**Stated exercise 1**
Please restate the Stations of the Cross article, starting with "By: Steven Schwankert" and going on through "Schwankert/The Good Newsroom).", and swap in "Eighth graders" wherever "Eighth-grade students" occurs.
**Stated exercise 2**
From the entries, pull out each line that includes the string "instances" and copy it.

**Reading text**

────────────────

The Stations of the Cross Come to Life at Iona Prep

| 04/10/2025

By: Steven Schwankert

Eighth graders performed the sequence of prayer and reflection for their younger classmates

Eighth-grade students of Iona Preparatory Lower School perform the Stations of the Cross on April 9, 2025.
Eighth-grade students of Iona Preparatory Lower School perform the Stations of the Cross on April 9, 2025. (Photo by Steven Schwankert/The Good Newsroom).

Eighth-grade students at Iona Preparatory Lower School brought the Stations of the Cross to life on Wednesday, acting out the events of Jesus’ final day and helping their fellow pupils understand their meaning.

The annual performance is a tradition at the New Rochelle all-boys school and has taken place both indoors, as it did this year, and outdoors. Iona Prep’s Upper School, its high school, undertakes a similar performance, usually the day after that of the kindergarten through eighth grade Lower School.

────────────────

**Data supplied**
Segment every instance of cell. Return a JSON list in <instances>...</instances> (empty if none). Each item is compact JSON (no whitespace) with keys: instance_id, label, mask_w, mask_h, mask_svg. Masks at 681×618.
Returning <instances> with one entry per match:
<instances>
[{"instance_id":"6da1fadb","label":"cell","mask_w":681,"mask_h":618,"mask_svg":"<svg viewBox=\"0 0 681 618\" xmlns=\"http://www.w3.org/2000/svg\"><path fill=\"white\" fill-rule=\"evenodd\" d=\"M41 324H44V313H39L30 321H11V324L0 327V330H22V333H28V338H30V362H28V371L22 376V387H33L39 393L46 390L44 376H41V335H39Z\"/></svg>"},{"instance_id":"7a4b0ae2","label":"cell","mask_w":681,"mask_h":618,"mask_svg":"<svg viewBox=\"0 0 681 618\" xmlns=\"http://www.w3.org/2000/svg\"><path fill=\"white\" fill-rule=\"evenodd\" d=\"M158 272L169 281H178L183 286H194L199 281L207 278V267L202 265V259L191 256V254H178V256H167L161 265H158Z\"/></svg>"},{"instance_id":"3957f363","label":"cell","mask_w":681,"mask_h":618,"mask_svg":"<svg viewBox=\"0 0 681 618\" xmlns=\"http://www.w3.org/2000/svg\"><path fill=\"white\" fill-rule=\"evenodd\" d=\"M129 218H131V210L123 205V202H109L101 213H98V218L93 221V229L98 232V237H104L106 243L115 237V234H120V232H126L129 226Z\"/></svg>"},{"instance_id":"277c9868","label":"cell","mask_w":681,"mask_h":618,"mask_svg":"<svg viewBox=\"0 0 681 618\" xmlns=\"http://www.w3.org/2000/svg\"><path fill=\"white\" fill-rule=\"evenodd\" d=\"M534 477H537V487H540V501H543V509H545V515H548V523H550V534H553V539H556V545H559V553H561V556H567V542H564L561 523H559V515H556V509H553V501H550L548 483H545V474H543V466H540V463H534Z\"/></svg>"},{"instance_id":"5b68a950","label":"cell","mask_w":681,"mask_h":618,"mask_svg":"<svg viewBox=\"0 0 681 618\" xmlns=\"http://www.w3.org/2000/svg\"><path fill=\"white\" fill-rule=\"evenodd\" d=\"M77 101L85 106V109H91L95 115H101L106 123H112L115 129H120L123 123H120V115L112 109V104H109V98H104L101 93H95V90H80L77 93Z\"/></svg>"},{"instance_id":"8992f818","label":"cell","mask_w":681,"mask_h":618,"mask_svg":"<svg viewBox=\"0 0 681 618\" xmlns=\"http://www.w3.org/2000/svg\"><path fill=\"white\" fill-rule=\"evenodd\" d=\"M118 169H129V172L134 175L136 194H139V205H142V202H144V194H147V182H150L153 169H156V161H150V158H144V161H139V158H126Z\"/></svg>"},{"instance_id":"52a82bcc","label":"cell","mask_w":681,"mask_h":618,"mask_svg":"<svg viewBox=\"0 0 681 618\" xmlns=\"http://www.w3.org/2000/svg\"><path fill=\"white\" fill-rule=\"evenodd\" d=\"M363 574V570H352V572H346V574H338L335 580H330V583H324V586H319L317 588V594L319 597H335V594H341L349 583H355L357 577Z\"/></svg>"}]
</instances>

────────────────

**Exercise result 1**
By: Steven Schwankert

Eighth graders performed the sequence of prayer and reflection for their younger classmates

Eighth graders of Iona Preparatory Lower School perform the Stations of the Cross on April 9, 2025.
Eighth graders of Iona Preparatory Lower School perform the Stations of the Cross on April 9, 2025. (Photo by Steven Schwankert/The Good Newsroom).

**Exercise result 2**
Segment every instance of cell. Return a JSON list in <instances>...</instances> (empty if none). Each item is compact JSON (no whitespace) with keys: instance_id, label, mask_w, mask_h, mask_svg. Masks at 681×618.
Returning <instances> with one entry per match:
<instances>
</instances>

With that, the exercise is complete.